━━ Data for processing

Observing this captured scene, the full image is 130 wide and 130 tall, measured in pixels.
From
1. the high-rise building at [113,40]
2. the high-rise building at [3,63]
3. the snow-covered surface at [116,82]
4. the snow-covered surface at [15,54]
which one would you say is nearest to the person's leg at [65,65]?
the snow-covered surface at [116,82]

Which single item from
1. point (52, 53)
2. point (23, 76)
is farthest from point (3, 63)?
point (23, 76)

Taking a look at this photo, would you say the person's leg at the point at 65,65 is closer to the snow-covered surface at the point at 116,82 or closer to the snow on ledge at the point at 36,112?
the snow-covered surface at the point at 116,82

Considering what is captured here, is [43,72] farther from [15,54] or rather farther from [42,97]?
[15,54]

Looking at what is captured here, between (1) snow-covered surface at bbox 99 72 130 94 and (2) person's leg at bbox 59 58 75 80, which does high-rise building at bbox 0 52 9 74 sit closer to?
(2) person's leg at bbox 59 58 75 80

━━━━
━━ Data for processing

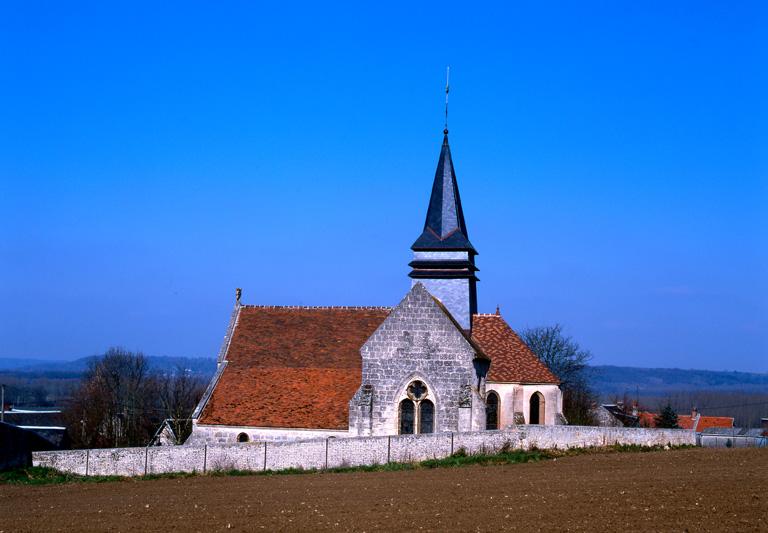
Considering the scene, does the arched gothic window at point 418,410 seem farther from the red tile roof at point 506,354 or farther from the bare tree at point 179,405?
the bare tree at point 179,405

━━━━

**Task brief**
List every line of the records above that contains the word "what", matching case.

**Exercise result**
Considering what is captured here, is [43,72] farther from [15,54] or rather farther from [42,97]?
Looking at what is captured here, between (1) snow-covered surface at bbox 99 72 130 94 and (2) person's leg at bbox 59 58 75 80, which does high-rise building at bbox 0 52 9 74 sit closer to?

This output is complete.